30. A method for determining a response to a therapeutic agent for a disease state or condition in an individual that is the source of a biological specimen or sample, based on use of a computer- implemented computational modeling system, the method comprising: obtaining a data set representing the gene expression values levels (transcriptome) for the individual biological specimen; inputting the gene expression values into the modeling system; wherein the modeling system applies the gene expression values to derive the kinetic reaction rate value (kineticome) for protein and reactant interactions of the biological pathway; determining the effect of a therapeutic agent on one or more protein and reactant interactions of the biological pathway; and adjusting the modeling system to take into account the effect of the therapeutic agent; assessing the therapeutic efficacy of the agent with respect to the individual based on the behavior of the adjusted modeling system.

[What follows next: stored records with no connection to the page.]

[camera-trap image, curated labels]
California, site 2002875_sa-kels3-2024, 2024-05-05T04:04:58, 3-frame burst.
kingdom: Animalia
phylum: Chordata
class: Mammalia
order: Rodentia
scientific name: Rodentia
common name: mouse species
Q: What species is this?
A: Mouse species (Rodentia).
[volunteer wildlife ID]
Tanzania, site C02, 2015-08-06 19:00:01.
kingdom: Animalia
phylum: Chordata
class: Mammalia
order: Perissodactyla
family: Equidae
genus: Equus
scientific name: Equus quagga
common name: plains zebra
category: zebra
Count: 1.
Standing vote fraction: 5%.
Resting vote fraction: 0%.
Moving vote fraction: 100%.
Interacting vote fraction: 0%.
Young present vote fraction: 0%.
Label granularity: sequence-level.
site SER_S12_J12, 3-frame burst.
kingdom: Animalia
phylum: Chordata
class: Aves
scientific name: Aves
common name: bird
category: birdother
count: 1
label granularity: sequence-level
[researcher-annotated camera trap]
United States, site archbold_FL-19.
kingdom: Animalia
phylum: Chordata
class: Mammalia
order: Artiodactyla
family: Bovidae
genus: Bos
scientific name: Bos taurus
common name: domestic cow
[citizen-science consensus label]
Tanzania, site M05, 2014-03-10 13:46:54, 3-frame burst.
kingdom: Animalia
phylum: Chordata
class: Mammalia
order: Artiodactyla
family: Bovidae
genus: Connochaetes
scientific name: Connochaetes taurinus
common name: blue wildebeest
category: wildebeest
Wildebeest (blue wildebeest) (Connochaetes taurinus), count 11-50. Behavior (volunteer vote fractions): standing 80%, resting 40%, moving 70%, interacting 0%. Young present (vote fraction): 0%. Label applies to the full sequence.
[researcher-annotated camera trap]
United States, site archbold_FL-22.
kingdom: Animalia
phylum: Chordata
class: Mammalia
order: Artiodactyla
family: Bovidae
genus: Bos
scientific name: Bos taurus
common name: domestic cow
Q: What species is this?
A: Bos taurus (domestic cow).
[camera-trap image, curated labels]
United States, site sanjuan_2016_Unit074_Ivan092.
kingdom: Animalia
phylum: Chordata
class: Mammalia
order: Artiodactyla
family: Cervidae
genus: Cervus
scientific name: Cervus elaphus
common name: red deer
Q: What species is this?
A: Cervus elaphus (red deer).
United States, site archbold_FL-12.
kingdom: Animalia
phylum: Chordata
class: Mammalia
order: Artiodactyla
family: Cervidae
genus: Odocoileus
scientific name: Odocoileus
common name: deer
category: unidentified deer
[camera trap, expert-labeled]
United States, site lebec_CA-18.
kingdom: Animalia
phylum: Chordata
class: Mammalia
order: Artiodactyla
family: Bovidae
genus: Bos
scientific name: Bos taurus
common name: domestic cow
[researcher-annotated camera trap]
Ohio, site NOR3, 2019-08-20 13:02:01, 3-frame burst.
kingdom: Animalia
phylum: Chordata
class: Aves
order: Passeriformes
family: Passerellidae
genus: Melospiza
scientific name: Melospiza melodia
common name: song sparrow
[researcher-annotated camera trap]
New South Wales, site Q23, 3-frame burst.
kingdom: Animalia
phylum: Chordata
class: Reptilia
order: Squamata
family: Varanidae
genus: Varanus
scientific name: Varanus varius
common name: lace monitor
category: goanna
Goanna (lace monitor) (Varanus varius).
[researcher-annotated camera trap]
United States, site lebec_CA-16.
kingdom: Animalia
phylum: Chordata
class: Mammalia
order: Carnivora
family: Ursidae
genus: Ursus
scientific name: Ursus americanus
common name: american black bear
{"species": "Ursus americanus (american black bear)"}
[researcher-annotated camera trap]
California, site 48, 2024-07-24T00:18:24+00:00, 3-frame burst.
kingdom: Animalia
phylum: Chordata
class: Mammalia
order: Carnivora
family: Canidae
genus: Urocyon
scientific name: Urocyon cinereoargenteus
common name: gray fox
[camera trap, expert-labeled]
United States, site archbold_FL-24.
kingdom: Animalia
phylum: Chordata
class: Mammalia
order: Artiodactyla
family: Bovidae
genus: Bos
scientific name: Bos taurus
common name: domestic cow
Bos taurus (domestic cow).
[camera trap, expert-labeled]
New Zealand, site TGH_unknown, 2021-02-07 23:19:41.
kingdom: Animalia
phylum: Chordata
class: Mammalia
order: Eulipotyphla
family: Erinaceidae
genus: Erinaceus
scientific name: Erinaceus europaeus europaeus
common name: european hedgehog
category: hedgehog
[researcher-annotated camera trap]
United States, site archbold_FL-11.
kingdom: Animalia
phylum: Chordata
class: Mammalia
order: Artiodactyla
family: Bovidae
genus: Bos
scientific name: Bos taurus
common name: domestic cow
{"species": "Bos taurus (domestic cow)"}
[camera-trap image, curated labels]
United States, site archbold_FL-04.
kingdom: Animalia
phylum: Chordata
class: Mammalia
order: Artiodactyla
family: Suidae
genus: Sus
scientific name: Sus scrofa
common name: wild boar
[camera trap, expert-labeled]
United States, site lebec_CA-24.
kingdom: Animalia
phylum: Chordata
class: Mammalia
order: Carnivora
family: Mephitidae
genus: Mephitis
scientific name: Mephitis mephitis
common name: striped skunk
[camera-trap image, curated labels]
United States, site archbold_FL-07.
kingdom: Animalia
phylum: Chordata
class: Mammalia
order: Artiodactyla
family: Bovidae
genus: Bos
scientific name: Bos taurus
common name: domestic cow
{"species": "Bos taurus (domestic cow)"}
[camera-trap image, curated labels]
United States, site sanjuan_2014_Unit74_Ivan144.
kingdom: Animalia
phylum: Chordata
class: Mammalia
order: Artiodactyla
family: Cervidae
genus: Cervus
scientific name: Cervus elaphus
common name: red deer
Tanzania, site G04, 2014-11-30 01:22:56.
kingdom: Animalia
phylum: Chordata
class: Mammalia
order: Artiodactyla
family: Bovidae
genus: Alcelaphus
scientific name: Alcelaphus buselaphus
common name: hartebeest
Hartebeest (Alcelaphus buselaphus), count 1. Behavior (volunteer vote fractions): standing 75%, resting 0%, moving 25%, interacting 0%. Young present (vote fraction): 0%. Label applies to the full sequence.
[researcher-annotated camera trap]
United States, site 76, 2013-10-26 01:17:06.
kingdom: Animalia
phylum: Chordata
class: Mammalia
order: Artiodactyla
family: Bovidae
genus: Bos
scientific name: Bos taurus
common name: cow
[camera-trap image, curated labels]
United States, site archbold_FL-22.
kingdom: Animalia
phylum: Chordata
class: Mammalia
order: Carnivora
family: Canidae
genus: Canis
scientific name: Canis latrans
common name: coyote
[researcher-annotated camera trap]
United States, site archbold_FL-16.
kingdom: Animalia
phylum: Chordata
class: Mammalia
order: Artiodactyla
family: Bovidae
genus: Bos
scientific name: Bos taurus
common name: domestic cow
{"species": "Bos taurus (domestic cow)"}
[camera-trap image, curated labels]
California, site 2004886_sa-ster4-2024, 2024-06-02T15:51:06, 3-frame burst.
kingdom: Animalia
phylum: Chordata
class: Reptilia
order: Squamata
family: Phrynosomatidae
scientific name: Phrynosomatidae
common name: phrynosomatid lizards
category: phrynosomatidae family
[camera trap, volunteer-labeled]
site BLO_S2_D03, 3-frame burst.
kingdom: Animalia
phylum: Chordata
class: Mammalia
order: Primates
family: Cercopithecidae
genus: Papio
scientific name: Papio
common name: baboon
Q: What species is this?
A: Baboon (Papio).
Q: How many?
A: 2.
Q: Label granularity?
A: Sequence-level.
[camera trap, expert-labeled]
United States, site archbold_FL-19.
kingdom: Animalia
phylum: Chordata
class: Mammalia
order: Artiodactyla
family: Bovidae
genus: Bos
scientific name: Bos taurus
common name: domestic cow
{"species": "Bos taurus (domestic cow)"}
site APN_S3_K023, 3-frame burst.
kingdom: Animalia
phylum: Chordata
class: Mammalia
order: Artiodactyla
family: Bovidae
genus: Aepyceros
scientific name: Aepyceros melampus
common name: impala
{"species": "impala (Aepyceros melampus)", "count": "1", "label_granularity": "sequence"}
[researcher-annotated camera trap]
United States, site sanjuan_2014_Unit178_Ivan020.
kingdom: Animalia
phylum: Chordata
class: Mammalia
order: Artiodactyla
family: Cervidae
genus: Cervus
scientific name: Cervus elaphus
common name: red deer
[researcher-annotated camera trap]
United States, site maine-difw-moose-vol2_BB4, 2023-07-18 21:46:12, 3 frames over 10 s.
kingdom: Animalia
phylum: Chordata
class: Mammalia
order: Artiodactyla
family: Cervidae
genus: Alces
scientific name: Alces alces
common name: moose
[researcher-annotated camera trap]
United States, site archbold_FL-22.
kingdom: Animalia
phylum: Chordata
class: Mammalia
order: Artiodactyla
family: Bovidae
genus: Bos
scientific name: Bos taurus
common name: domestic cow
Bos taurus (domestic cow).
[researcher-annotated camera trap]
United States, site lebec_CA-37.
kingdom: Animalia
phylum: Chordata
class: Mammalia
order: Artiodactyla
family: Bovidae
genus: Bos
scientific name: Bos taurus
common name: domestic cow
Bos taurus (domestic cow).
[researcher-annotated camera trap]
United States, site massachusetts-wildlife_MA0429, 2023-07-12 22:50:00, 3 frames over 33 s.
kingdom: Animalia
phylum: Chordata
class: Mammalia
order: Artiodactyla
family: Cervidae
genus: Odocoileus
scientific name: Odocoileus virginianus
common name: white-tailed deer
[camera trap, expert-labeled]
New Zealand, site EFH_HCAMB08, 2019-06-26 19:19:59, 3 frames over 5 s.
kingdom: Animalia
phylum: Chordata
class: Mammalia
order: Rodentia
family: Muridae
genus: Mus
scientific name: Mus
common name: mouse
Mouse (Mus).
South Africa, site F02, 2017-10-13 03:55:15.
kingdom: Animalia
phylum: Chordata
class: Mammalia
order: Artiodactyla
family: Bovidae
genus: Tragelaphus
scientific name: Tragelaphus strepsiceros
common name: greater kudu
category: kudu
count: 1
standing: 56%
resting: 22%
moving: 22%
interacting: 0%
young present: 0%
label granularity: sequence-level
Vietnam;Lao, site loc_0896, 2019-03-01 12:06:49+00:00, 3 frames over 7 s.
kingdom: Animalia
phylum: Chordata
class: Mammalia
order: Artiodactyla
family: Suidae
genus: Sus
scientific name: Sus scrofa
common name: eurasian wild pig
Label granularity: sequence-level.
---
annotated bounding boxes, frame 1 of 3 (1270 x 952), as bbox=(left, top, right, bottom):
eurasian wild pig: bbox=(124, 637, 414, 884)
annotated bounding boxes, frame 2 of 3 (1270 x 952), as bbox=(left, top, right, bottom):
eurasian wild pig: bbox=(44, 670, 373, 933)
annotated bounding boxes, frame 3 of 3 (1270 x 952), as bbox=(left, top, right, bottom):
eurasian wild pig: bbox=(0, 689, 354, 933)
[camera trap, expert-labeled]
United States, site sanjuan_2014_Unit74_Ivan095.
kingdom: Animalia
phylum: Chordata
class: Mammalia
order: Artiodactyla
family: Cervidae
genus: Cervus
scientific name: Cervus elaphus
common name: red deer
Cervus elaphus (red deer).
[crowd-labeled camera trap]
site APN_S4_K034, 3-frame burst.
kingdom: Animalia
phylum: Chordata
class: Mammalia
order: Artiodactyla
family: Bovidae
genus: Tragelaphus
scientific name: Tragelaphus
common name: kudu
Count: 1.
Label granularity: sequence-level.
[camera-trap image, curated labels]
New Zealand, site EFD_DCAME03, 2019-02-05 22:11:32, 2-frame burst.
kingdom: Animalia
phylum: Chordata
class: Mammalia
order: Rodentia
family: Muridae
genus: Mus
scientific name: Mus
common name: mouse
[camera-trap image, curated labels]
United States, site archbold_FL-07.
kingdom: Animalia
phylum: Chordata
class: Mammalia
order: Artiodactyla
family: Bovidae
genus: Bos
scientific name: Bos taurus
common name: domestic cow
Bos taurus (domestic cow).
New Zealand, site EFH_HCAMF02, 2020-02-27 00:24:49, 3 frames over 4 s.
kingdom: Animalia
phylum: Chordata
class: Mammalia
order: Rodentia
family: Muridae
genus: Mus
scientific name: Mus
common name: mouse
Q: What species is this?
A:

31. The method of any one of claims 28-30, wherein the therapeutic agent effects a biological marker (biomarker) that is an indicator of the disease state or condition.

32. The method of any one of claims 28-31, wherein the modeling system incorporates known genomic information about the individual such that the modeling system represents the individualized simulated reactions and metabolites of the biological pathway accounting for genomic characteristics of the individual.

33. A therapeutic agent for treating a disease state of condition in an individual, wherein the therapeutic agent is identified by the method of any one of claims 1-32.